Yeah. Maybe more later.

Thursday, April 07, 2005

I always thought it rather one-sided how history teachers always present the Persian Wars as freedom's war against oppression and cruelty.

From Plutarch's Lives of Themistocles, as translated by John Dryden:

When Themistocles was about to sacrifice, close to the admiral's galley, there were three prisoners brought to him, fine looking men, and richly dressed in ornamented clothing and gold, said to be the children of Artayctes and Sandauce, sister to Xerxes.

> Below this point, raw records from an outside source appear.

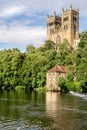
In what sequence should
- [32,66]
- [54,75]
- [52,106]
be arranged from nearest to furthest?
[52,106], [54,75], [32,66]

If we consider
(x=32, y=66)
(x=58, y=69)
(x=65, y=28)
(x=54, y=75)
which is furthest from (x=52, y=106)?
(x=65, y=28)

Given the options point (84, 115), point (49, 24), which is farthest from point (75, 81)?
point (49, 24)

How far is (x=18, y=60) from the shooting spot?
11569 centimetres

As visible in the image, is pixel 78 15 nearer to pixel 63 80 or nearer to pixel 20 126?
pixel 63 80

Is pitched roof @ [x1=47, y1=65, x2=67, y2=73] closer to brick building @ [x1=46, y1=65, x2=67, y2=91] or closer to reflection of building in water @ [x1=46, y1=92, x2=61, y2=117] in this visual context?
brick building @ [x1=46, y1=65, x2=67, y2=91]

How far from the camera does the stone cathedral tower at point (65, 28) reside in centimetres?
15738

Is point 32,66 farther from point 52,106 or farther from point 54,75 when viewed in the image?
point 52,106

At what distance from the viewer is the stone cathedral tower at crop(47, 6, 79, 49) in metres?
157

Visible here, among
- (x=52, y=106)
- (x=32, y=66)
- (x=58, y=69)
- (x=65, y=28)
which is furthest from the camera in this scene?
A: (x=65, y=28)

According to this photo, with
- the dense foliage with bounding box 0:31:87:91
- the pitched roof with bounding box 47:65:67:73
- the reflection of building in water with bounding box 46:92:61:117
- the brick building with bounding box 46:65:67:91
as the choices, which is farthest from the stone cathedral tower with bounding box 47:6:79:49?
the reflection of building in water with bounding box 46:92:61:117

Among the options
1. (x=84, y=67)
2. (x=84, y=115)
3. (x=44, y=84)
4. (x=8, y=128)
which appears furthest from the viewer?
(x=44, y=84)

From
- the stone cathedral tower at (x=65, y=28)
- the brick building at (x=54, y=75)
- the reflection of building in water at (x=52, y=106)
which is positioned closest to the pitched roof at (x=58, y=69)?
the brick building at (x=54, y=75)

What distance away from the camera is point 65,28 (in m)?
162

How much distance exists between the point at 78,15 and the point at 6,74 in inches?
2624
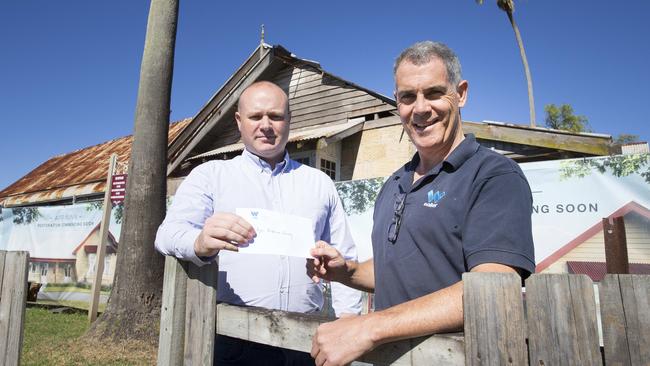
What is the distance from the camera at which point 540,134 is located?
746 cm

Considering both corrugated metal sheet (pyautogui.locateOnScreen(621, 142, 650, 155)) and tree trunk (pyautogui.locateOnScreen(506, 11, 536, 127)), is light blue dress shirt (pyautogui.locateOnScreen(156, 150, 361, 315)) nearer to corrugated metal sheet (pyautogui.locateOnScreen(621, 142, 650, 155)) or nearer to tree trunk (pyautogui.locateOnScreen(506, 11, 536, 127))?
corrugated metal sheet (pyautogui.locateOnScreen(621, 142, 650, 155))

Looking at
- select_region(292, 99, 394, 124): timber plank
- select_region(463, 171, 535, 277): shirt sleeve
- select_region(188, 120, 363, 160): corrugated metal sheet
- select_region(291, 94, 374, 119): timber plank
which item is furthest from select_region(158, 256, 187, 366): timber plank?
select_region(291, 94, 374, 119): timber plank

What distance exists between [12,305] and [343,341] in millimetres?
2863

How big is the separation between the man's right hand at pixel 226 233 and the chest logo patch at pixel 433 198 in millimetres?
673

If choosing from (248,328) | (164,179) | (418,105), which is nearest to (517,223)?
(418,105)

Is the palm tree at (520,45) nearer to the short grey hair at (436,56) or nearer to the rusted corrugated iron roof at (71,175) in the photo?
the rusted corrugated iron roof at (71,175)

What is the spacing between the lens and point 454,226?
1.45m

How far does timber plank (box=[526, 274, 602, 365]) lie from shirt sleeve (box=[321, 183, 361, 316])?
1.53 m

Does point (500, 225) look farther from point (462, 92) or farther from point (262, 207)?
point (262, 207)

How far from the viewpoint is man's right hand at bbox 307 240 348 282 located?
185 cm

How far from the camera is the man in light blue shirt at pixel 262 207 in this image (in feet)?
6.44

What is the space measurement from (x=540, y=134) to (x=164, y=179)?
642 cm

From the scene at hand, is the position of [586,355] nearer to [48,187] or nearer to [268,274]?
[268,274]

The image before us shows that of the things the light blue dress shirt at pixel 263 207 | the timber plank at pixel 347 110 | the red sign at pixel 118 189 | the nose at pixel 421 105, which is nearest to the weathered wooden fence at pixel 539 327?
the light blue dress shirt at pixel 263 207
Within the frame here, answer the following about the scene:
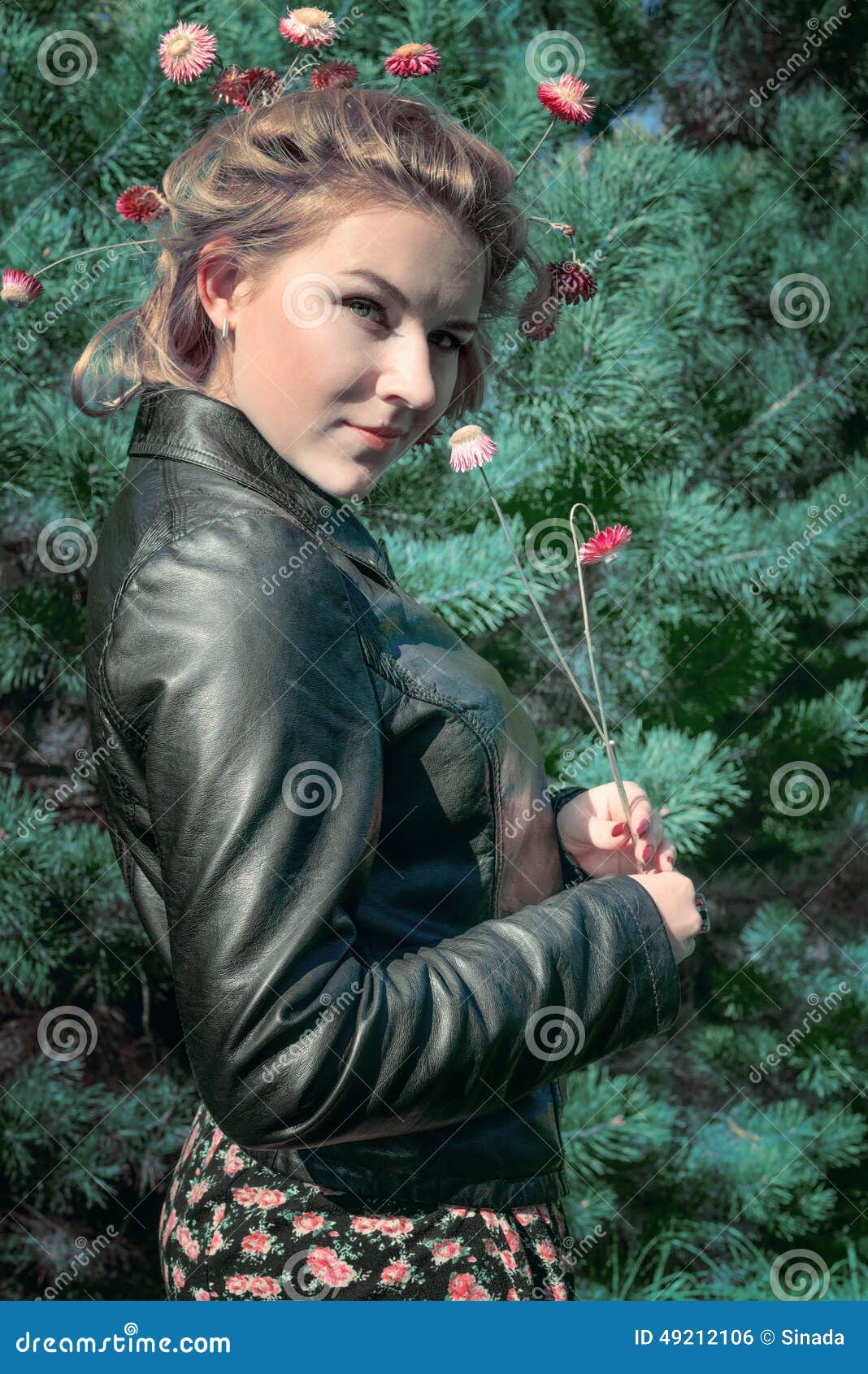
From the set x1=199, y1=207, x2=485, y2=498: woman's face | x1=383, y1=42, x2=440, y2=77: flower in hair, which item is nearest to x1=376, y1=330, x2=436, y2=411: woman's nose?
x1=199, y1=207, x2=485, y2=498: woman's face

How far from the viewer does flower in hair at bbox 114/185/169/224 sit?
1.21 meters

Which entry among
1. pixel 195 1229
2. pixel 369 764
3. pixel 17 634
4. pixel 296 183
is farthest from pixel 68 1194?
pixel 296 183

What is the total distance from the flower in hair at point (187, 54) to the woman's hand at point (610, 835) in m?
0.80

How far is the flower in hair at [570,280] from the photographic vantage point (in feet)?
4.37

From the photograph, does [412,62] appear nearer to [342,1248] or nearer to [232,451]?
[232,451]

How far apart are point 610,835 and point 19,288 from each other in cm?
76

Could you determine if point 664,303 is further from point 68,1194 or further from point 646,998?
point 68,1194

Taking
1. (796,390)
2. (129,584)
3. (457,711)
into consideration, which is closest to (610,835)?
(457,711)

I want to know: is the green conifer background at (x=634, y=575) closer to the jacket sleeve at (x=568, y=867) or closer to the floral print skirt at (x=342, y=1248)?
the jacket sleeve at (x=568, y=867)

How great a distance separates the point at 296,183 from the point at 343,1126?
2.36 feet

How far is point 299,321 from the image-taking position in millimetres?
1022

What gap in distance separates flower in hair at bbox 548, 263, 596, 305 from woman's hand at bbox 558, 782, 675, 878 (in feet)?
1.69

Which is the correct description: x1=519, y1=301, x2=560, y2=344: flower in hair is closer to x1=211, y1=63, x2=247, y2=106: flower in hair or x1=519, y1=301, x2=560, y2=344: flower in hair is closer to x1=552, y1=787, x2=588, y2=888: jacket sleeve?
x1=211, y1=63, x2=247, y2=106: flower in hair

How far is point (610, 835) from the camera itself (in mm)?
1172
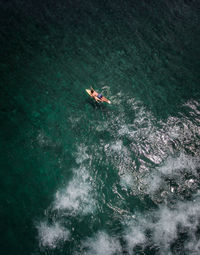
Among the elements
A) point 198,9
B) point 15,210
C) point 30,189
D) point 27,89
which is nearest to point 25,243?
point 15,210

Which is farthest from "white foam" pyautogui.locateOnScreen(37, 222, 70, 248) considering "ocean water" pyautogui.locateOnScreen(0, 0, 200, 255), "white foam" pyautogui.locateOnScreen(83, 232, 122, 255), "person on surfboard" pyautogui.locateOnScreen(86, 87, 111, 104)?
"person on surfboard" pyautogui.locateOnScreen(86, 87, 111, 104)

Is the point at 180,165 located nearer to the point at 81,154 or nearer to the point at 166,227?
the point at 166,227

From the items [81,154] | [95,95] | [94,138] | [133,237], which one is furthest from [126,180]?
[95,95]

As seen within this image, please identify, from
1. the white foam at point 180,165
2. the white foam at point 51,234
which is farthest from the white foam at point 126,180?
the white foam at point 51,234

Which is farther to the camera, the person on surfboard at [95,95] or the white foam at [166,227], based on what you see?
the person on surfboard at [95,95]

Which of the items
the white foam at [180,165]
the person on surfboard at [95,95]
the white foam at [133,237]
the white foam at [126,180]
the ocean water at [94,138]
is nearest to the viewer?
the white foam at [133,237]

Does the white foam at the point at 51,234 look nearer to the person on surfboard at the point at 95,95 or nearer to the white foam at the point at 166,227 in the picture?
the white foam at the point at 166,227

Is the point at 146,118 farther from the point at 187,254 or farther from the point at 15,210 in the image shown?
the point at 15,210
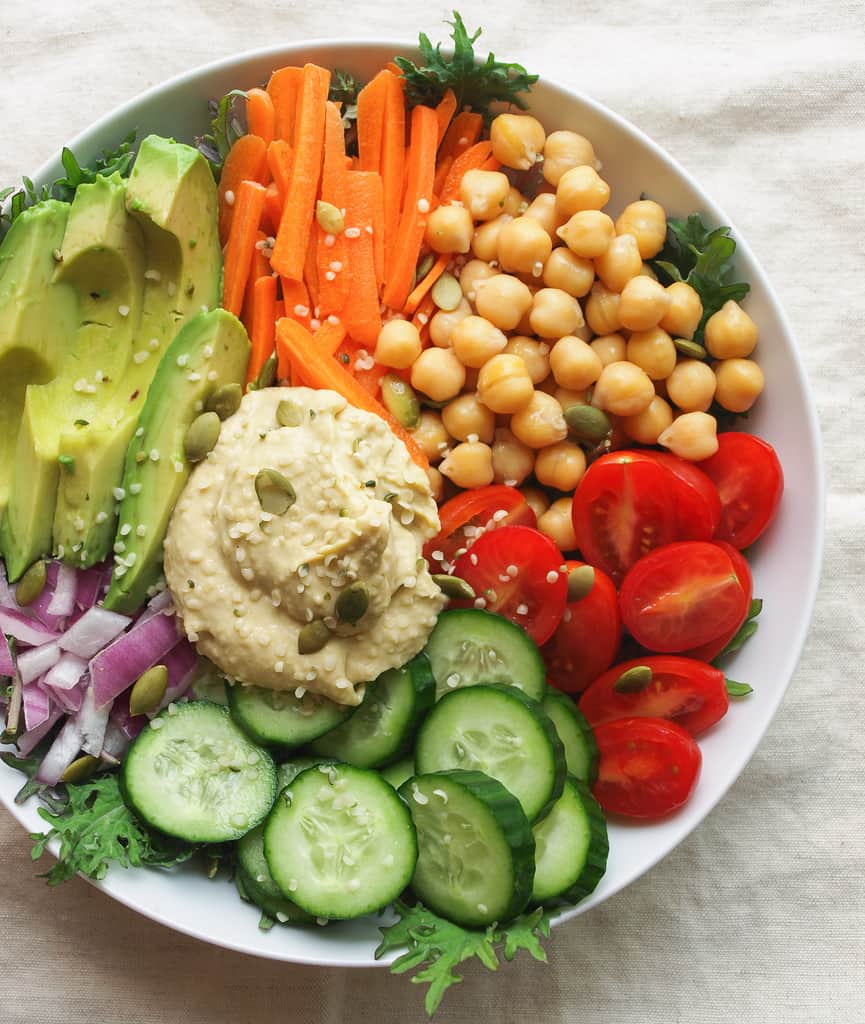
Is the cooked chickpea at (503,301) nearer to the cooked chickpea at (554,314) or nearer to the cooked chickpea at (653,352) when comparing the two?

As soon as the prophet Euphrantides saw them, and observed that at the same time the fire blazed out from the offerings with a more than ordinary flame, and a man sneezed on the right, which was an intimation of a fortunate event, he took Themistocles by the hand, and bade him consecrate the three young men for sacrifice, and offer them up with prayers for victory to Bacchus the Devourer; so should the Greeks not only save themselves, but also obtain victory. Themistocles was much disturbed at this strange and terrible prophecy, but the common people, who in any difficult crisis and great exigency ever look for relief rather to strange and extravagant than to reasonable means, calling upon Bacchus with one voice, led the captives to the altar, and compelled the execution of the sacrifice as the prophet had commanded. This is reported by Phanias the Lesbian, a philosopher well read in history.